Written problem: Quote every one of the lines below word for word.

Rows of spatial question data
# # # #

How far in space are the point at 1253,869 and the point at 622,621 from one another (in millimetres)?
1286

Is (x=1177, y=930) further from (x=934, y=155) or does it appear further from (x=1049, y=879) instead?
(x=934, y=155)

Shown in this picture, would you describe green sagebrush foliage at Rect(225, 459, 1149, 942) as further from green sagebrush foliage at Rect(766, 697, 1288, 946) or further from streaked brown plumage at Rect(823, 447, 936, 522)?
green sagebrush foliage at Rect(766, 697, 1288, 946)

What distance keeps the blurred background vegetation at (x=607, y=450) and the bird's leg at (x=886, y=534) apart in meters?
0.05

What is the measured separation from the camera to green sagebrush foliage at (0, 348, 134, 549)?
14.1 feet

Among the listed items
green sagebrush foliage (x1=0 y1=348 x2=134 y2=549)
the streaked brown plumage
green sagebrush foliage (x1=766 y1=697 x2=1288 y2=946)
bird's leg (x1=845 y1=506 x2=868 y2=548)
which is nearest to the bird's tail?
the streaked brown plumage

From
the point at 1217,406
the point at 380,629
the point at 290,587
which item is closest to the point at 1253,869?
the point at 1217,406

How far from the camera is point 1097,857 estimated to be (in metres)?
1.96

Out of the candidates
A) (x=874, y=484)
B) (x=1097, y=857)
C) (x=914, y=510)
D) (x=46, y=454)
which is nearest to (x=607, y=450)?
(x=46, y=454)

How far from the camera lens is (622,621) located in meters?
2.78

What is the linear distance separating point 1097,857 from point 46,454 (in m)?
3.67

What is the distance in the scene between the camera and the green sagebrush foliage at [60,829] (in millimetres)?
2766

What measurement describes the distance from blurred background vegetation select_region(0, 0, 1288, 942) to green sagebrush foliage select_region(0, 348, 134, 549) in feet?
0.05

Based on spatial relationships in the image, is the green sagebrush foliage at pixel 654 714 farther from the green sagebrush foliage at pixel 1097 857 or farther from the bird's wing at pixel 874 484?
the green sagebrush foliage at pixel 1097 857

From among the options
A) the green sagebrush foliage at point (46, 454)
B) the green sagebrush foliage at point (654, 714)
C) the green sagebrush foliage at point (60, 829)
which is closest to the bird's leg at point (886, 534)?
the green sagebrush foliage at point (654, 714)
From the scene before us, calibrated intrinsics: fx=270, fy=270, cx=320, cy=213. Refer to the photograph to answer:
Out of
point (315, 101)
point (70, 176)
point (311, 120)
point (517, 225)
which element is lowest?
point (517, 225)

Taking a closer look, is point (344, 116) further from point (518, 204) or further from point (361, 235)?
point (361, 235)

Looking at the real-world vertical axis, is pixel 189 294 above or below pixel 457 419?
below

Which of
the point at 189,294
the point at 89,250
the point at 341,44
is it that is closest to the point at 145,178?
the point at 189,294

# # # #

Solved problem:
How far in space are the point at 1253,869 and the point at 622,621 from one another (in millimetres)?
1286

Is (x=1177, y=930) further from (x=934, y=155) or does it appear further from (x=1049, y=879) instead?
(x=934, y=155)

Shown in this picture, would you describe green sagebrush foliage at Rect(225, 459, 1149, 942) as further from green sagebrush foliage at Rect(766, 697, 1288, 946) or further from streaked brown plumage at Rect(823, 447, 936, 522)?
green sagebrush foliage at Rect(766, 697, 1288, 946)

What distance keeps the blurred background vegetation at (x=607, y=450) and the bird's leg at (x=886, y=534) apart in meters?
0.05

What is the measured separation from the camera to green sagebrush foliage at (0, 348, 134, 549)?
14.1 feet

Among the listed items
green sagebrush foliage (x1=0 y1=348 x2=134 y2=549)
the streaked brown plumage
green sagebrush foliage (x1=766 y1=697 x2=1288 y2=946)
bird's leg (x1=845 y1=506 x2=868 y2=548)
which is nearest to the bird's tail?
the streaked brown plumage

From
the point at 1217,406
the point at 380,629
the point at 290,587
which item is closest to the point at 1253,869?
the point at 1217,406

How far from the camera is point 1097,857 estimated to be (in metres)?
1.96

Out of the candidates
A) (x=874, y=484)
B) (x=1097, y=857)
C) (x=914, y=510)
D) (x=46, y=454)
which is nearest to (x=607, y=450)?
(x=46, y=454)

How far from the camera lens is (622,621) located in meters?
2.78

What is the linear distance separating point 1097,857 from point 46,454 (in m)?
3.67

What is the distance in the scene between the camera and the green sagebrush foliage at [60,829] (in millimetres)?
2766

What measurement describes the distance from blurred background vegetation select_region(0, 0, 1288, 942) to green sagebrush foliage select_region(0, 348, 134, 549) in feet?
0.05

Based on spatial relationships in the image, is the green sagebrush foliage at pixel 654 714 farther from the green sagebrush foliage at pixel 1097 857 or farther from the bird's wing at pixel 874 484?
the green sagebrush foliage at pixel 1097 857

From among the options
A) the green sagebrush foliage at point (46, 454)
B) the green sagebrush foliage at point (654, 714)
C) the green sagebrush foliage at point (60, 829)
which is closest to the bird's leg at point (886, 534)?
the green sagebrush foliage at point (654, 714)
From the scene before us, calibrated intrinsics: fx=270, fy=270, cx=320, cy=213. Refer to the photograph to answer:
Out of
point (315, 101)
point (70, 176)
point (311, 120)
point (517, 225)
which element is lowest?
point (517, 225)

Taking a closer look, is point (344, 116) further from point (518, 204) or further from point (361, 235)?
point (361, 235)

Looking at the real-world vertical axis, is pixel 189 294 above or below pixel 457 419?
below

Which of
the point at 189,294
the point at 89,250
the point at 341,44
is it that is closest to the point at 145,178?
the point at 189,294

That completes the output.